At least in my experience, the missing magnetic field from a ‚missing‘ neck-pickup does not add to the sustain significantly. A little bit,yes, but not that much. However, what you get with only a single bridge-pickup is a fuller sound with a noticeably richer frequency-spectrum, since the string can just vibrate more freely, without the perturbation coming from the magnetic field of an additional neck pickup. That is why Allan’s sound on his single-pickup models, or the sound of other people like Jared James Nichols or Phil X is so „thick“ and awesome. Anyways, just my 5 cents on this issue … Great sound on those clean chords in your demo, by the way :-).
I have an AH20 that was allegedly owned by Alan Holdsworth, it's feasible I guess as I live near his home town (although he lived mostly in USA from the 80s). The guitar has had the scratch plate replaced with just a pickup selector switch, a volume pot and no tone control pot, apparently at Alan's request. Someone has at some point replaced the original pickups with Seymour Duncan. Sadly no provenance came with the guitar so I possess no proof of the claim ... but it plays and sounds wonderful..
Great review of that guitar. I remember seeing Holdsworth playing it in the '80s. Sounded great to me, and, if I'm not mistaken, similar tone (clean AND overdriven) to the Charvel model Bill Connors was playing at the time. I myself am definitely a Fender guy, I relate more to my Jeff Beck strat and I just got me a Charvel Pro-Mod Marco Sfogli model, also very versatile and warm.
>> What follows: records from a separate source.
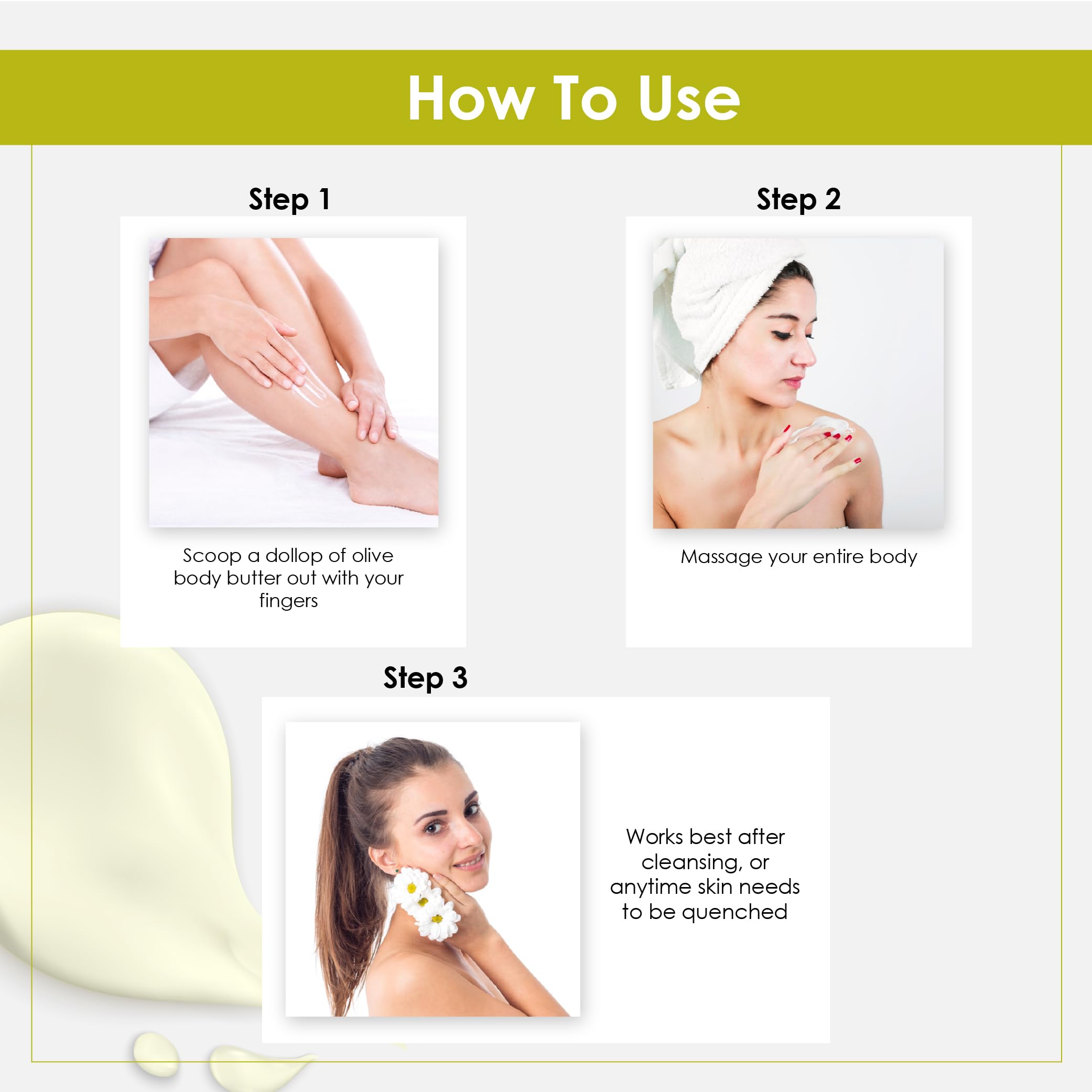 How To Use

Step 1

Scoop a dollop of olive body butter out with your fingers

Step 2

Massage your entire body

Step 3

Works best after cleansing, or anytime skin needs to be quenched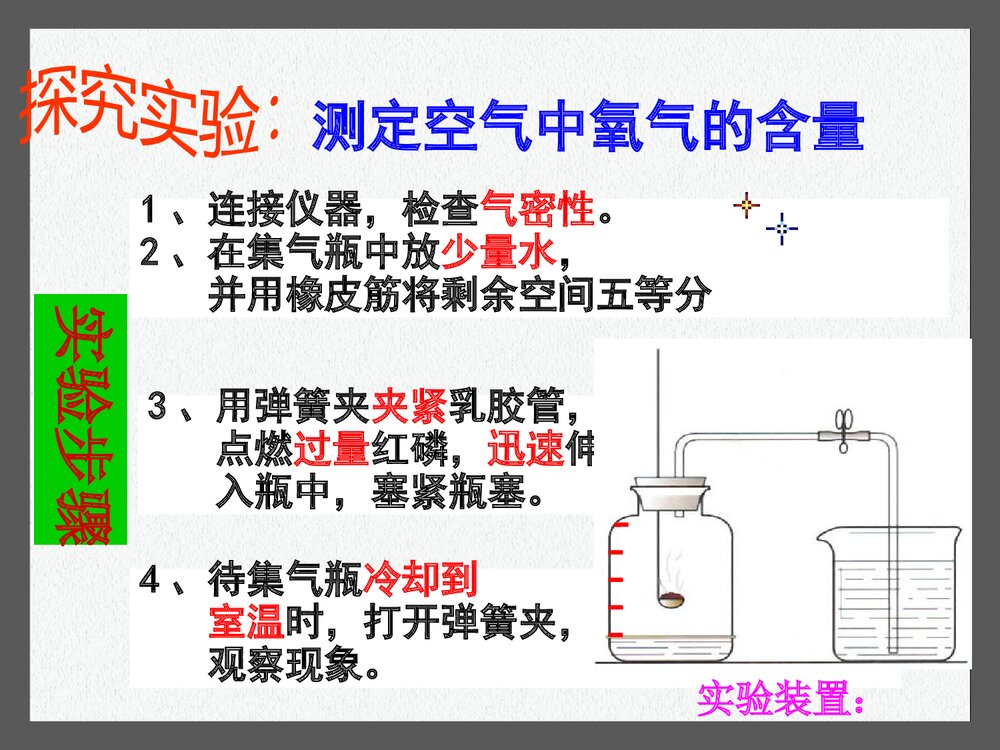 探究实验：测定空气中氧气的含量

实验步骤

1、连接仪器，检查气密性。
2、在集气瓶中放少量水，并用橡皮筋将剩余空间五等分

3、用弹簧夹夹紧乳胶管，点燃过量红磷，迅速伸入瓶中，塞紧瓶塞。

4、待集气瓶冷却到室温时，打开弹簧夹，观察现象。

实验装置：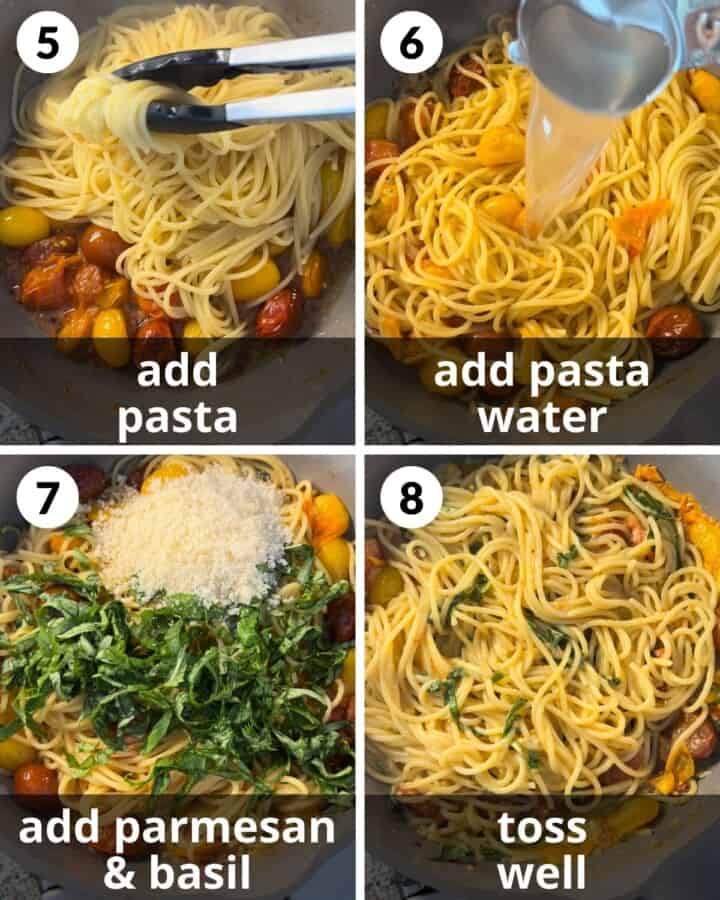 5

add pasta

6

add pasta water

7

add parmesan & basil

8

toss well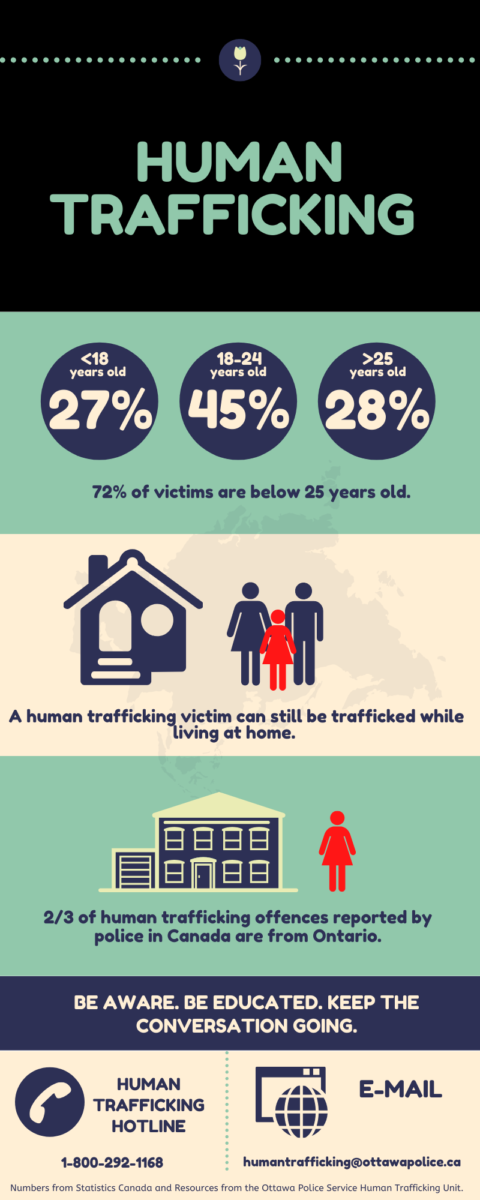 HUMAN TRAFFICKING

<18 years old
27%

18-24 years old
45%

>25 years old
28%

72% of victims are below 25 years old.

A human trafficking victim can still be trafficked while living at home.

2/3 of human trafficking offences reported by police in Canada are from Ontario.

BE AWARE. BE EDUCATED. KEEP THE CONVERSATION GOING.

HUMAN TRAFFICKING HOTLINE
1-800-292-1168

E-MAIL
humantrafficking@ottawapolice.ca

Numbers from Statistics Canada and Resources from the Ottawa Police Service Human Trafficking Unit.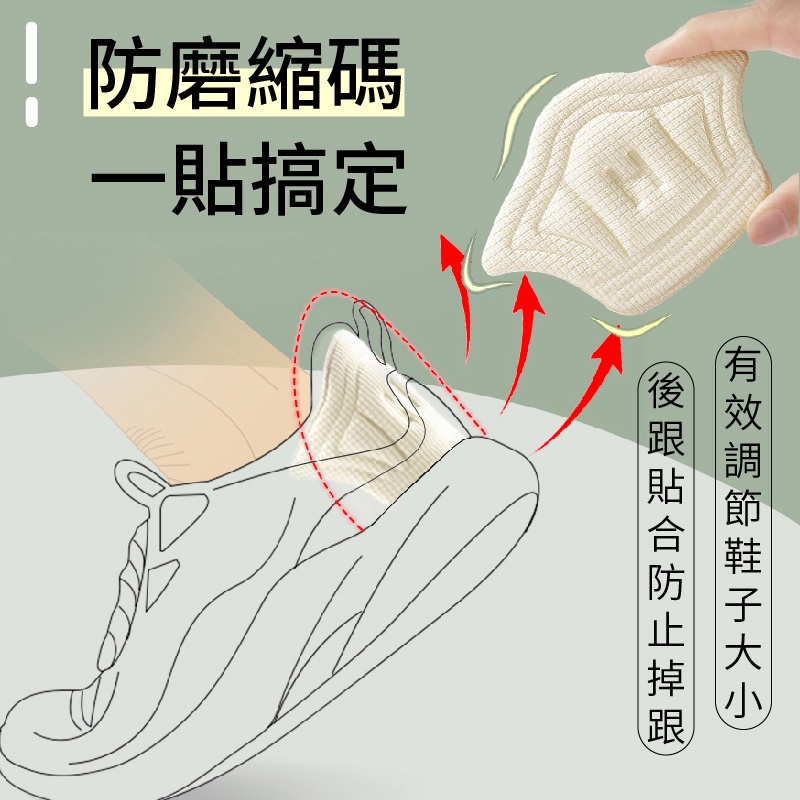 防磨縮碼
一貼搞定

有效調節鞋子大小

後跟貼合防止掉跟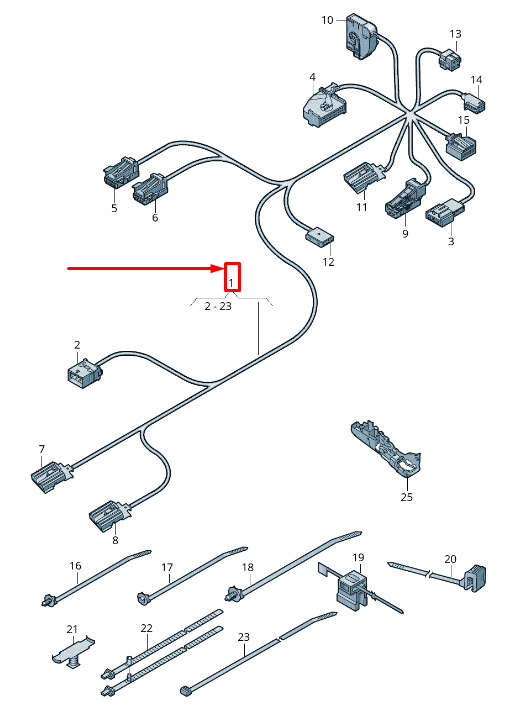 10
13
4
14
15
5
6
11
9
3
12
1
2 - 23
2
7
8
25
16
17
18
19
20
21
22
23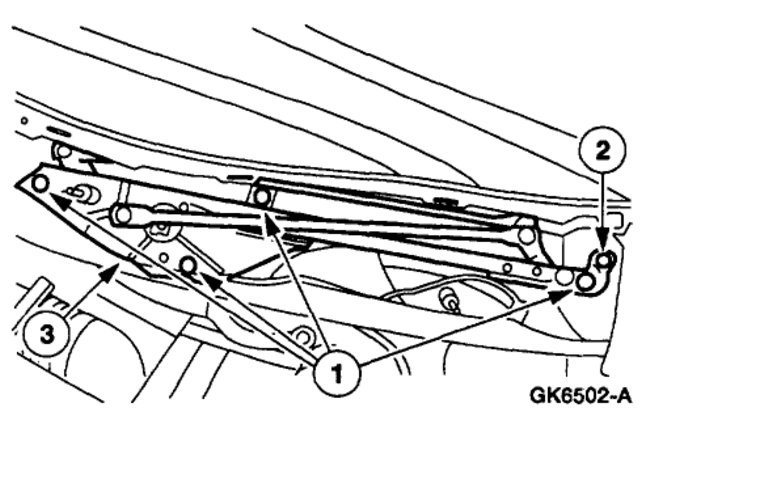 2
3
1
GK6502-A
You should check it out, if you ever run across one.... 🙂
I guess that's affordable, for a Pro guitarist anyway. But be honest. If you could only afford one guitar and you need to work.... would you bank it all on a low bid that you may or may not win? Or would you buy somethings that makes more sense with today's money (Right now the only listings on reverb for this model are over 2k)
Oh no. It’s not a utility guitar. Kinda a one trick pony. But in a world of shred guitars, custom shop, vintage world stuff that people pay at least 6k for This can be a great find. On eBay there is one for 699. 3 for between 1200 and 1400. Maybe I will stop this whole series. When people complain that the guitars not “affordable”. Maybe it’s not “great” either to many.I just try to find forgotten prices that are still on the grasp of most
@@allenhindsguitar Don't stop this series, Allen! People will complain no matter what. I'm sure there are more people who like the series more than the people who complain.
One pickup guitar sound bigger because there are less electronics for the electricity to pass through. Esquire first position is the pickup directly to the cable. So even less electronics in the way. The other thing is pseudoscience mythology.
Unfortunately, they weren’t that popular. It would’ve helped Alan if they had been. He didn’t often speak badly about equipment in public, but Holdsworth famously hated these instruments. They played well enough but Ibanez never caught up with what he was wanting to do at that time.